Back in Win 95 and Win 98. Even Win 2000 we had OLE controls. That linked applications together. The best example was the Volume control. Open your media player, and Windows Volume. Adjust the Wave slider and the volume bar on the media player moved too. Or adjust the media player volume and the Wave slider magically moved. They were linked together. :smiley:

I’m not sure when, but Microsoft stopped supporting it. It’s been quite a few years since I’ve seen object controls linked like that.

You can embed a Excel Spreadsheet into a Word Doc as a table. Update the spreadsheet. Save. Open the Doc and the embedded table is refreshed. But its not a dynamic link anymore. You can’t type data into Excel and see the word doc table change too.

So what happened? When did Microsoft kill OLE and Why?

The “simple” answer is that they didn’t; that stuff is just done with newer technologies. With sufficient handwaving, OLE, COM, ActiveX, .NET embedding, and WinRT are all the same basic technology, and it’s still extant and functional today, even in very modern apps.

Generally, though, the “update” timing (i.e. whether stuff appears live, or at predefined intervals, or only at load) is something negotiated between the control and the application embedding it, and not enough people use the “live” embedding to make it worth the extra cost (basically the “providing” application–or big chunks of it–needs to be kept alive and functional) in memory, CPU, and other resources. There’s no technological reason why you couldn’t implement live updating today; it’s just not done because there’s not enough demand.

ETA: I’m not sure the volume control was ever OLE based – I think it’s just a system setting that notifies of changes via the message pump.

I jut tried it and it works just fine.
I opened a word doc and an excel SS and pasted the SS into the doc.
Change the SS and the change is immediately reflected in the doc.
So what am I missing?

The linking may still work in Word then. I haven’t tried it in awhile. I thought you had to do a refresh for the Word table to update? I’ll have to try that on my dual monitor system at home.

It’s the volume control linking that was always so noticeable. I just tried adjusting the volume in VLC and GOM. The windows WAVE slider never moved. We used to play with it a lot on Win 98. It was new and kind of cool seeing the controls linked.
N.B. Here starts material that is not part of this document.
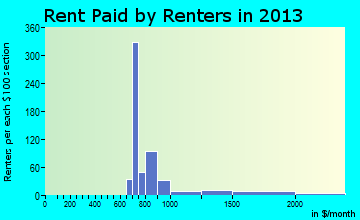 Redwood rent paid by renters for apartments graph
At least in Office 2007+, right click and you have different paste options (I am pretty sure 2003 and such have the same, just not graphical). By default it does a link, which changes with the Excel, but I can just as easily paste as a picture. I just did it with scatterplots.

Both VLC and GOM are “open source” applications. The term only states that you can obtain and modify the source code, but in practice it means that the applications are Linux applications, written and maintained by Linux users, and ported to Windows by Linux users who understand Windows poorly.
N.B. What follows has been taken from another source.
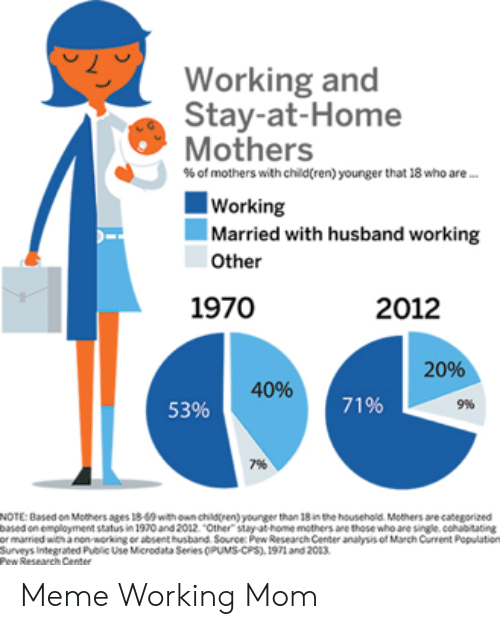 Working And Stay At Home Mothers Of Mothers With Children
At best you get code written by people who THINK they know Windows. Often you don’t even get that. In either case, porting to Windows is normally done by using a generic library that emulates Linux on Windows. Since the portability libraries don’t support Windows-Only features, there is no way for the application programmers to implement them.

Ok, I see now. I was using Open Source software. I didn’t think about that. Thanks Melbourne.
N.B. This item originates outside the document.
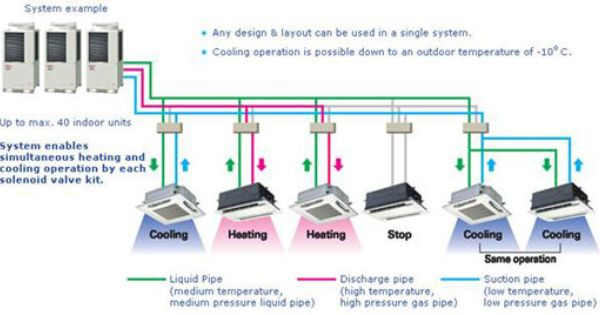 How Air Conditioning Vrf Systems Work Google Search Hvac Work
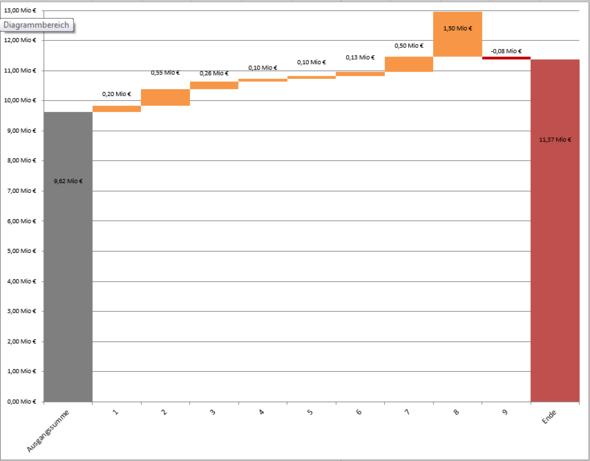 Wie kann man diagramme auf excel so skalieren dass bei groen skalierung excel diagramm skalierung ccuart Gallery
Not really. Open Source refers to a lot more than Linux; apart from all the other operating systems, even parts of Windows ( particularly those they just took ) are Open Source, and many Open Source software applications are Windows only.

Videolan, makers of VLC, started in 1996 in the Central School at Paris when Linux was very minor ( started 1991 ) and apart from being very professional designed the Windows client as a priority since there are more Windows users: they know as much about Windows as anyone outside, and prolly inside, Redmond.

Devolving a Linux application to Windows doesn’t necessarily involve degradation even if the operating system is inferior. Paradoxically Windows applications are often superior, and can be used on better systems such as Apple ( a form of Unix/BSD — both originals being Open Source ) or Linux.
[ Although, of course, the most sophisticated and complicated programs will be for Supercomputers, which don’t concern most of us, and are almost exclusively Linux, obviously enough. ]
At all events I prefer SMPlayer2 to VLC for any platform.

Ask Microsoft, or the manufacturer of the specific application you’re dealing with. In-process servers are generally much faster than executable-driven OLE servers, but are rare. For example, CorelDRAW starts up (and loads the entire program into memory) to serve an object. And, a new instance is started if Corel is already running, rather than simply calling the existing program to do the work.